* _Tasks_:
1. Could you duplicate the Alvenia Fulton article word for word from "Alvenia Moody Fulton" to "to Chicago, Illinois."?
2. Can you write the next part of the Alvenia Fulton article, picking up after its last sentence?

= Alvenia Fulton =

American nutritionist and naturopath

Alvenia Moody Fulton (May 17, 1906 – March 5, 1999) was an American nutritionist and naturopath.

== Early life and career ==
Fulton was born on May 17, 1906, in Pulaski, Tennessee, where her parents owned a 156-acre farm. Her parents, Richard and Mahala Moody, practiced alternative medicine using roots and herbs found in nearby forests. In her early life, she took jobs as a practical nurse, a schoolteacher, and a midwife, but she later enrolled at Tennessee State Normal College and decided to become a minister. Fulton went to Greater Payne Theological Seminary in Birmingham, Alabama, becoming the first woman to attend and graduate from that school. One of the first female members of the A.M.E. Church's Northern Alabama Conference, she pastored three churches. By the beginning of the 1950s, she had moved to Chicago, Illinois.

== Nutrition and naturopathy ==
Fulton spent decades in poor health, and in 1954 she was hospitalized on two occasions: once for bleeding duodenal ulcers and once for uterine fibroid tumors. Deciding that conventional medical treatments were ineffective, she began to attend lectures by Paul Bragg, Gayelord Hauser, and others on the topics of nutrition and naturopathy. She stated that consuming raw cabbage juice (as suggested by Stanford's Garnett Cheney) cured her ulcers and that fasting (as recommended by lecturer Max O. Garten) cured her tumors. Seeking to tell others about the effects of good nutrition, she left the ministry and, in 1955, opened the Pioneer Natural Health Center in her Chicago home. In 1957, she opened a store, which she named the Fultonia Health Food and Fasting Center, on 63rd Street. The store sold restaurant items, such as salads, soups, juices, and vegetarian chili, as well as potions mixed by Fulton and herb and vitamin pills. According to naturopath Eileen Silva, it was a "homespun kitchen that exploded all over the place".

Stored items:

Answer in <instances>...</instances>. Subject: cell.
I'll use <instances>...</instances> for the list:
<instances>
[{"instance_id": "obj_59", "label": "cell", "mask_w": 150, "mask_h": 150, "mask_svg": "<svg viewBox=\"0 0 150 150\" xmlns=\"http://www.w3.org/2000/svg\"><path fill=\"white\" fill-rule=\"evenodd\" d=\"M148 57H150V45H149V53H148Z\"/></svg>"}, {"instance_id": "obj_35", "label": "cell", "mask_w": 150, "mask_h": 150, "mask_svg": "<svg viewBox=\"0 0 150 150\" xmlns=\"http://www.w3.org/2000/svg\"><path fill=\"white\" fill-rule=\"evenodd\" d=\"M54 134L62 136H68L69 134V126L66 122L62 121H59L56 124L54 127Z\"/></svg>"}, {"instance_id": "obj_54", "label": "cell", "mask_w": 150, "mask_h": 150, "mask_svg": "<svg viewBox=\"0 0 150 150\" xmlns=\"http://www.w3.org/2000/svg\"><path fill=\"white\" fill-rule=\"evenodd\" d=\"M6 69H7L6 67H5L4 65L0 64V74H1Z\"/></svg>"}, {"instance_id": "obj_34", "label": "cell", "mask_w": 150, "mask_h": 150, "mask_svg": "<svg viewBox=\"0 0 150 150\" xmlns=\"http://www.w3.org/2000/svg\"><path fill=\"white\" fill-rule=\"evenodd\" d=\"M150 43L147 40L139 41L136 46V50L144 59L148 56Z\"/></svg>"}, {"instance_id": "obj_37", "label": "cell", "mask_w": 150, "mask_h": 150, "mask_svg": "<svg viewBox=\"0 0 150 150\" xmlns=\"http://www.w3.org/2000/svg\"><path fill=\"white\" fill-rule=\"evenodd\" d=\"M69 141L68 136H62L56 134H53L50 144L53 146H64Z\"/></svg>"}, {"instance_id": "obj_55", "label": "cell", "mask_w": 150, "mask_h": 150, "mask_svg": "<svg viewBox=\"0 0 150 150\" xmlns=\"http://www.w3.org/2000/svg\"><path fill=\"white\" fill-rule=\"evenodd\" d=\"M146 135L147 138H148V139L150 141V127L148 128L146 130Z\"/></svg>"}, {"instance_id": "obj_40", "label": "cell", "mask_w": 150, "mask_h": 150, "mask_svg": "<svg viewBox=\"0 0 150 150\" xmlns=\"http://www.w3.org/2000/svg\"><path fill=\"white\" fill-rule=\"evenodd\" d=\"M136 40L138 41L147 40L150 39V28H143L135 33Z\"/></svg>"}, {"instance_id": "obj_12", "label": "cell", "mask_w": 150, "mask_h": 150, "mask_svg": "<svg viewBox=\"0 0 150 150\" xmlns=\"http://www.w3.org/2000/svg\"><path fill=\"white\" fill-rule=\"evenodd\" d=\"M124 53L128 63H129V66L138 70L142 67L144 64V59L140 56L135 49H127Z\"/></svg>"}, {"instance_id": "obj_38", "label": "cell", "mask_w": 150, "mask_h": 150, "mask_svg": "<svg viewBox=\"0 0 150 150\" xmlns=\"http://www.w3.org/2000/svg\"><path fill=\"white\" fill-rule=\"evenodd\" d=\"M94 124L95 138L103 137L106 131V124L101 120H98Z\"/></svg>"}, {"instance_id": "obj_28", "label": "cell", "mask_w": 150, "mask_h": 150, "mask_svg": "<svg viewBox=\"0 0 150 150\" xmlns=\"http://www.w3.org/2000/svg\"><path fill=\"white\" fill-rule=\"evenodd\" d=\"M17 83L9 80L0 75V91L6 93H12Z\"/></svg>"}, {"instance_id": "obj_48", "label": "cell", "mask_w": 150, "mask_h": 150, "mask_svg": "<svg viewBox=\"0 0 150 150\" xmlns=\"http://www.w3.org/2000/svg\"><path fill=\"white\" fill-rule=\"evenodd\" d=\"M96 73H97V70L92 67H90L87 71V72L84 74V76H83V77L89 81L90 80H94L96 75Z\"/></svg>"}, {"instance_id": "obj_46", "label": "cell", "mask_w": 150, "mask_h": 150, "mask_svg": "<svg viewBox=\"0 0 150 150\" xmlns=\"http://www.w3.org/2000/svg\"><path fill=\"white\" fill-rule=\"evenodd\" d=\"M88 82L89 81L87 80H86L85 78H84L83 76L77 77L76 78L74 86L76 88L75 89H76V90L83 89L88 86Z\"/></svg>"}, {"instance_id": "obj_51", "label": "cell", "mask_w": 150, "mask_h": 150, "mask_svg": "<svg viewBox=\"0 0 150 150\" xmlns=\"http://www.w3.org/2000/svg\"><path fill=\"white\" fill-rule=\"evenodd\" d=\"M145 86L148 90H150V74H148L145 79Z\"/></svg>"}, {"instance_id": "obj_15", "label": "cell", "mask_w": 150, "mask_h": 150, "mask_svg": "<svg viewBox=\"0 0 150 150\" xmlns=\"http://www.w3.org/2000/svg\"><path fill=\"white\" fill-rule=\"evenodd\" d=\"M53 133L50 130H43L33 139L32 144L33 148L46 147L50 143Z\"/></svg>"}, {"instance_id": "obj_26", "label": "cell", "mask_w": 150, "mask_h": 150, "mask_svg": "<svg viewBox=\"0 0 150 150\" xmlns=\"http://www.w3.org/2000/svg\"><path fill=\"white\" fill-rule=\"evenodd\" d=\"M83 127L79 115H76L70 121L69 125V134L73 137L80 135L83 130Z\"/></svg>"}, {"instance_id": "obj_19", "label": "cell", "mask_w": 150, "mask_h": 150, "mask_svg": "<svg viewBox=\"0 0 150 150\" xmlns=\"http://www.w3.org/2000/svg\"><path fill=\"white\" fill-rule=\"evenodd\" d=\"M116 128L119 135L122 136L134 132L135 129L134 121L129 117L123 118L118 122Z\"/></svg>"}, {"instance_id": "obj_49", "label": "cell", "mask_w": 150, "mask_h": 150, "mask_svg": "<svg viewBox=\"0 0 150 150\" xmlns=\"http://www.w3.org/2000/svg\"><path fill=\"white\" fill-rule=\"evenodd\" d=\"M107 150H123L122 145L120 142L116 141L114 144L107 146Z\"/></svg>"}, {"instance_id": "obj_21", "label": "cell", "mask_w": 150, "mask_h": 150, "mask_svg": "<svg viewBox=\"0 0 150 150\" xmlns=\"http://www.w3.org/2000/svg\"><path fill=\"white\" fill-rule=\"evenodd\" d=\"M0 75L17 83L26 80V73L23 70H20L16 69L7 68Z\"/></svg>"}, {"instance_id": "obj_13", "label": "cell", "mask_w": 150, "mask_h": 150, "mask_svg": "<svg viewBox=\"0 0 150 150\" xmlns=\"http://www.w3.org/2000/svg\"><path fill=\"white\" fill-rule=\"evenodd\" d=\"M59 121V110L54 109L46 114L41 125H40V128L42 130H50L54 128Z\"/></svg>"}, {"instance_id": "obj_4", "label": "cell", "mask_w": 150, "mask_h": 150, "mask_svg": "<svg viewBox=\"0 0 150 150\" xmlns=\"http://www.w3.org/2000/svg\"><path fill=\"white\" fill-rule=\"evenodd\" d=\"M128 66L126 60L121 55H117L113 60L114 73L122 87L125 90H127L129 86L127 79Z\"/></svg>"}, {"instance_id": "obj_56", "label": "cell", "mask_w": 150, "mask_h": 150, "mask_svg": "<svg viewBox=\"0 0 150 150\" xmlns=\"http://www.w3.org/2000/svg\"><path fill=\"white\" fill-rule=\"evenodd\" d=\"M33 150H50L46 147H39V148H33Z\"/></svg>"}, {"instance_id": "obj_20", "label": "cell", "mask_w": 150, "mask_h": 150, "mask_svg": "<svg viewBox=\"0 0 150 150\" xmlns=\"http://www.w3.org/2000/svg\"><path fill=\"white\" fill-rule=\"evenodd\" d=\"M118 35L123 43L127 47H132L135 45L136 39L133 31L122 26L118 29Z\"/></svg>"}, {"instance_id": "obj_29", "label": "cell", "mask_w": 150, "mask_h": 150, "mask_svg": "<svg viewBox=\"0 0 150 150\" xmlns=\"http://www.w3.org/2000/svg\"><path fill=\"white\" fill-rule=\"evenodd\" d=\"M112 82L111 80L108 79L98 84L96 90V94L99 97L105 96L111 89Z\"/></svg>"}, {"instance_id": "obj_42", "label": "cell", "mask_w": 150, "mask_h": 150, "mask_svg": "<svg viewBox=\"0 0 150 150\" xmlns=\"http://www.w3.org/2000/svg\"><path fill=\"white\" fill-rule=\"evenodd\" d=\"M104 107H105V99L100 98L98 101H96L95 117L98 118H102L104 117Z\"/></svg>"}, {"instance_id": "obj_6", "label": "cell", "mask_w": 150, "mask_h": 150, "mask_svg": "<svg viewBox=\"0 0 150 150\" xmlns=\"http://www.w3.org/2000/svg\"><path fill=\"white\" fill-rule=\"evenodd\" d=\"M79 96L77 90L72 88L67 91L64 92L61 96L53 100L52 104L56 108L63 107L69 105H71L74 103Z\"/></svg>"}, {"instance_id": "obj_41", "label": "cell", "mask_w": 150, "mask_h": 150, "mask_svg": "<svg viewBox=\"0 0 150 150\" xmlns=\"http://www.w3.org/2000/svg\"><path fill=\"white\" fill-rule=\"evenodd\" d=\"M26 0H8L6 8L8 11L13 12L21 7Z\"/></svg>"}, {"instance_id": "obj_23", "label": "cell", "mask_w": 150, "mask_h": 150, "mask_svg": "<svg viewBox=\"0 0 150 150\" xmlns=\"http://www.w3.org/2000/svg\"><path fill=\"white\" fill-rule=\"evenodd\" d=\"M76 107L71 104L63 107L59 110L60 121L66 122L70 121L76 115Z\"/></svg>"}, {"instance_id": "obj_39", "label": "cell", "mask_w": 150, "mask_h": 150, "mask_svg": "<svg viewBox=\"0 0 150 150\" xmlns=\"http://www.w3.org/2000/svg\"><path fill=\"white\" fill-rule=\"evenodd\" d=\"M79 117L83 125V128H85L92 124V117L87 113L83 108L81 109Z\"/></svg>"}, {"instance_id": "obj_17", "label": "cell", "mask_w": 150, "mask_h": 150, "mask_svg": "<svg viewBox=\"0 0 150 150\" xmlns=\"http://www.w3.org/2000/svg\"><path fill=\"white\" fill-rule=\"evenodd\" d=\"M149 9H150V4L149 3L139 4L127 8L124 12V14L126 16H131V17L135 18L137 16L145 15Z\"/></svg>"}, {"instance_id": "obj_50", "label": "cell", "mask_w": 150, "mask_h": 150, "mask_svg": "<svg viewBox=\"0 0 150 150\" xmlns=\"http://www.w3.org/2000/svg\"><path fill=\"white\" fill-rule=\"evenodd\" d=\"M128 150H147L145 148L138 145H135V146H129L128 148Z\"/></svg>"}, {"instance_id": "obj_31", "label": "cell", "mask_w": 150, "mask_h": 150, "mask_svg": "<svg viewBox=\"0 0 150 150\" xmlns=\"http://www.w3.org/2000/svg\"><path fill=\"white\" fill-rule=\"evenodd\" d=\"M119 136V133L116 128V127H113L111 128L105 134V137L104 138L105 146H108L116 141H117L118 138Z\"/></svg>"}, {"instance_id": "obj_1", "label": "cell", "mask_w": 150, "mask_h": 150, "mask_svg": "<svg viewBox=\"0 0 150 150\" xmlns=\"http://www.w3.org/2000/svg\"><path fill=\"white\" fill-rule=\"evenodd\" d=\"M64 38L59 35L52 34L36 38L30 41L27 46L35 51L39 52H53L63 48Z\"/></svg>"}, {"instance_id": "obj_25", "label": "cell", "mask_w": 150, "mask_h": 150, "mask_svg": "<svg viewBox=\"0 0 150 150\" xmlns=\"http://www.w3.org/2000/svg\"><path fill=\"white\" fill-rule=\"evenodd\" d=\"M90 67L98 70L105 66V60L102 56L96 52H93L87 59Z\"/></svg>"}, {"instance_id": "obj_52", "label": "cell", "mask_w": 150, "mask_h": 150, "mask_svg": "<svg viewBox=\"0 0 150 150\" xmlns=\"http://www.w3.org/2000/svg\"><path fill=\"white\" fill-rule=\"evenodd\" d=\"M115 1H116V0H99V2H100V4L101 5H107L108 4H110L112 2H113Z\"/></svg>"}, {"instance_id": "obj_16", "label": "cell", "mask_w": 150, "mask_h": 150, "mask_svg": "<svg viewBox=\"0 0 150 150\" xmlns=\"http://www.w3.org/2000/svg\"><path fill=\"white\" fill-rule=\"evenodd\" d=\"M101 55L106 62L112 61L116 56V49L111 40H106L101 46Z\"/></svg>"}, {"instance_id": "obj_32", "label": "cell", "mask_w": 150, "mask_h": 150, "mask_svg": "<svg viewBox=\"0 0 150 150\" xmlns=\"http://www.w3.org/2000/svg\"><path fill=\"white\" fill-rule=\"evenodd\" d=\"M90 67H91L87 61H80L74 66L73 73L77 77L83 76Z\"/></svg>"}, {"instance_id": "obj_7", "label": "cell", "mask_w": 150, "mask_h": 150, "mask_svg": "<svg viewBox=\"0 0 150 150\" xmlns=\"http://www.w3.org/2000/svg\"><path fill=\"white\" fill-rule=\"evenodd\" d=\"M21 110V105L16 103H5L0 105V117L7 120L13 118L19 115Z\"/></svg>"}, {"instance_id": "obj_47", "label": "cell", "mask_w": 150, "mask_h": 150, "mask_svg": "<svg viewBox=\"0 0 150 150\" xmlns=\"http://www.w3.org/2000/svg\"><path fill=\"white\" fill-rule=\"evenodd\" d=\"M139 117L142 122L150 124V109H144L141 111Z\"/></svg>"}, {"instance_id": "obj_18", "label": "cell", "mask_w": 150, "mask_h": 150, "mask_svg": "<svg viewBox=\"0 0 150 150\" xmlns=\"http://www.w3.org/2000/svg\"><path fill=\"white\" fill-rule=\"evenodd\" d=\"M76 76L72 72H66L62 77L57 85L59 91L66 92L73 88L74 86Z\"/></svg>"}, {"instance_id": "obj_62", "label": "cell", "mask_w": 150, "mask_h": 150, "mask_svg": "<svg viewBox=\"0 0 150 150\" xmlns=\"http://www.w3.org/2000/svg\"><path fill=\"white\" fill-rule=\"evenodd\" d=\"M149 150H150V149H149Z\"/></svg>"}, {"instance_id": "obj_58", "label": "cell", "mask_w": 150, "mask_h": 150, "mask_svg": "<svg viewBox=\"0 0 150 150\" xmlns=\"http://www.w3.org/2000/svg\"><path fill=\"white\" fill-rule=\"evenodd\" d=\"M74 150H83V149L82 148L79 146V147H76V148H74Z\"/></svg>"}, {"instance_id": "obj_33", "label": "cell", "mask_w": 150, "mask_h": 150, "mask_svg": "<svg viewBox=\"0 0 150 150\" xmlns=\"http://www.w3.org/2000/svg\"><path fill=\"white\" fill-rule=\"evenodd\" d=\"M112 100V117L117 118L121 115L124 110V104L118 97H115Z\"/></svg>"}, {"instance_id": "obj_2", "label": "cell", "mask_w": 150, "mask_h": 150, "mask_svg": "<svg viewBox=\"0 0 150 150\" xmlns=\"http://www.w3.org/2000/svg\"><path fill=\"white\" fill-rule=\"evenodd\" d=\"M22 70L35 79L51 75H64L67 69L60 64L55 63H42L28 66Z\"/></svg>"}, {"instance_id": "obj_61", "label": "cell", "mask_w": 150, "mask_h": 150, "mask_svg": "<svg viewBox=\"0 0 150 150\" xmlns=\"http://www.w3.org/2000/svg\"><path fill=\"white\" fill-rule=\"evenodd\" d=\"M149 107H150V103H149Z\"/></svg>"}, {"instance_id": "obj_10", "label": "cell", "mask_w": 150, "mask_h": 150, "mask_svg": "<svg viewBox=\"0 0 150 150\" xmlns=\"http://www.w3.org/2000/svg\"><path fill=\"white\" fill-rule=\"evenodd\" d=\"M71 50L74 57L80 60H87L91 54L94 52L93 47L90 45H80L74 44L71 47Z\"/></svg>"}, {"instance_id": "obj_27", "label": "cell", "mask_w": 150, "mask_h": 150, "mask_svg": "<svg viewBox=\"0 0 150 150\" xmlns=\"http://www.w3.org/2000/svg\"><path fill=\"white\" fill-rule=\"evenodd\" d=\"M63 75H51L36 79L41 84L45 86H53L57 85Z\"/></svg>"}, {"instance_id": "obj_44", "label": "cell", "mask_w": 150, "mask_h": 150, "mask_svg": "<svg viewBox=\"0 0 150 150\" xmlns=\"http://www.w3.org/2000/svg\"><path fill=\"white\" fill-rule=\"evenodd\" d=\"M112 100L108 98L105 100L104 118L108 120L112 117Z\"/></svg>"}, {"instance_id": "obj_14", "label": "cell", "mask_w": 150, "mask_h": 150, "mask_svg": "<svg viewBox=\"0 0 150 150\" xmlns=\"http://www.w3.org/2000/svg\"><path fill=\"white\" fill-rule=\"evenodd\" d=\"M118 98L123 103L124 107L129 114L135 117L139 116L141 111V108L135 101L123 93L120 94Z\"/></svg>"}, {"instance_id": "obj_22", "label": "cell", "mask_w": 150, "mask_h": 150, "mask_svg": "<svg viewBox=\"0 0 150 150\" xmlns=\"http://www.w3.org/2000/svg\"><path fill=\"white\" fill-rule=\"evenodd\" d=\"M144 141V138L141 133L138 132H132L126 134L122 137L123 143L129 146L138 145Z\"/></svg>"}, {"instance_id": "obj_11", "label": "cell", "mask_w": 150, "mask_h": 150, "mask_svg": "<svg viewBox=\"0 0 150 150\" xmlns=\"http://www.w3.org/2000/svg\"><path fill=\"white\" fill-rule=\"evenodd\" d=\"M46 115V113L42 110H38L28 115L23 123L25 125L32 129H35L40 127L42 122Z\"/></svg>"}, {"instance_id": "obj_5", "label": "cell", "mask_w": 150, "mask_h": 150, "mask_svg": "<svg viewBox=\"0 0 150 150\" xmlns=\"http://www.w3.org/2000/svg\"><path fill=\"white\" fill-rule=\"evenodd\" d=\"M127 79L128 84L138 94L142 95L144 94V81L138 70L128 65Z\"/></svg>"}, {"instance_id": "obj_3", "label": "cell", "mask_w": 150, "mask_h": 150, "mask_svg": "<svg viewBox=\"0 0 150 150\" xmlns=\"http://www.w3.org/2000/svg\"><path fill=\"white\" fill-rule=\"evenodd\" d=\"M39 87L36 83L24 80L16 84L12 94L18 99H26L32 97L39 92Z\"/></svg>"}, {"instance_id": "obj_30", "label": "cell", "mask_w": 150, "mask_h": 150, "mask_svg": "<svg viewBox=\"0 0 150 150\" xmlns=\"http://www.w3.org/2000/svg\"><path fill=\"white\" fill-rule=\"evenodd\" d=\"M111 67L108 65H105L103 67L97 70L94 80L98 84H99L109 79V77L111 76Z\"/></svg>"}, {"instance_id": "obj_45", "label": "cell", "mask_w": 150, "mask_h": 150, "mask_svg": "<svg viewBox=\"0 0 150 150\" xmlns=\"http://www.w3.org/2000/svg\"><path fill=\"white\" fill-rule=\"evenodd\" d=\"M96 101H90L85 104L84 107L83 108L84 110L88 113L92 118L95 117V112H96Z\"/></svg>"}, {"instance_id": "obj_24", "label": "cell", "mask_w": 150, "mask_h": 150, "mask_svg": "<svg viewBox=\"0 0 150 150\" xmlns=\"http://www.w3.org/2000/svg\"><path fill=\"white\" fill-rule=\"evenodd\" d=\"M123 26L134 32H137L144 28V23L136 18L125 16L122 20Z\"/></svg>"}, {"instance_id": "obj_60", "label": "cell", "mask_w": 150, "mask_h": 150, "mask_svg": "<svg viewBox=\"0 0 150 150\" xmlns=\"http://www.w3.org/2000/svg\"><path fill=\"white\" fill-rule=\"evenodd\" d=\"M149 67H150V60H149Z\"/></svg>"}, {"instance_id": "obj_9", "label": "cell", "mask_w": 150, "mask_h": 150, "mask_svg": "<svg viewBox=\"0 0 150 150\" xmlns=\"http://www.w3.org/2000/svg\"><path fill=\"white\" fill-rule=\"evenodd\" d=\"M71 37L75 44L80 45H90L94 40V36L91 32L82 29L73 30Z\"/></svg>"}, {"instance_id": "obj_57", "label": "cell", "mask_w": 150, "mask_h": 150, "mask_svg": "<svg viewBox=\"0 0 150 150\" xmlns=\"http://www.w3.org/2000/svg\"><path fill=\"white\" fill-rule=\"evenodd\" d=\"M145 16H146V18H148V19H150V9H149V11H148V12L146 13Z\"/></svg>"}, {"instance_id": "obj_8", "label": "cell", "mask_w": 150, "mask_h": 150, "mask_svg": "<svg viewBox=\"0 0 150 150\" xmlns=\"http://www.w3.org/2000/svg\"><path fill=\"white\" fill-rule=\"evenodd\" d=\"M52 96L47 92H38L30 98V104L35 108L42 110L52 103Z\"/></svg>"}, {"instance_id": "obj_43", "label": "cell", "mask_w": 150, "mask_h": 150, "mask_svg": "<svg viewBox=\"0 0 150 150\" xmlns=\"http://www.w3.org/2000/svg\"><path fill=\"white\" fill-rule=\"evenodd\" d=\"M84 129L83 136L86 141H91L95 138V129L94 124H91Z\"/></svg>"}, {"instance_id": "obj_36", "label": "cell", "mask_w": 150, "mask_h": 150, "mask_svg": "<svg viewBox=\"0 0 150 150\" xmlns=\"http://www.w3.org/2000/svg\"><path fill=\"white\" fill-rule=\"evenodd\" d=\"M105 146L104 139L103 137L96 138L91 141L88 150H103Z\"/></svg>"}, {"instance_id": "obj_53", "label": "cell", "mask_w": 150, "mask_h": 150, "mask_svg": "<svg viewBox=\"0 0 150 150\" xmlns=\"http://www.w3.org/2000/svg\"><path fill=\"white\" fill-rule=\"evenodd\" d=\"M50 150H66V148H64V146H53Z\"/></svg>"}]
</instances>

* _Answers to the exercise_:
1.
Alvenia Moody Fulton (May 17, 1906 – March 5, 1999) was an American nutritionist and naturopath.

== Early life and career ==
Fulton was born on May 17, 1906, in Pulaski, Tennessee, where her parents owned a 156-acre farm. Her parents, Richard and Mahala Moody, practiced alternative medicine using roots and herbs found in nearby forests. In her early life, she took jobs as a practical nurse, a schoolteacher, and a midwife, but she later enrolled at Tennessee State Normal College and decided to become a minister. Fulton went to Greater Payne Theological Seminary in Birmingham, Alabama, becoming the first woman to attend and graduate from that school. One of the first female members of the A.M.E. Church's Northern Alabama Conference, she pastored three churches. By the beginning of the 1950s, she had moved to Chicago, Illinois.

2.
Fulton's store served mostly members of the local community and garnered little attention until 1966. In that year, she sent Dick Gregory, who was at the time running a write-in campaign against Richard J. Daley in the Chicago mayoral election, what he described as an "unsolicited container of funny-looking salad". At first, he was afraid that the salad had been laced with arsenic and sent by Daley to poison him, but upon realizing that it was a promotional gimmick by Fulton, he and his wife visited her at her store and had a consultation with her. Gregory became her most noteworthy client; she taught him fasting techniques that he later used as part of various political protests. Other prominent clients of Fulton's were Bill Walton, Ben Vereen, and Roberta Flack. She authored Vegetarianism: Fact or Myth (1974), Fasting Made Simple (1979), and, with Gregory, Dick Gregory's Natural Diet for Folks Who Eat (1973); she also hosted a radio show on WVON, gave lectures on college campuses, and appeared on television.

== Later life and death ==
Fulton continued working into her 90s. In 1992, part of West 63rd Street was named Dr. Alvenia Fulton Drive in her honor. She died March 5, 1999, at the age of 92 in Chicago's Holy Cross Hospital. In a 2019 article, Travis A. Weisse described Fulton as "the pioneering advocate of therapeutic fasting and corrective nutrition in black America", writing that she "performed critical cultural labor by translating ideas from the overwhelmingly white alternative medical community—and subsequently the natural health food movement—for an urban black audience".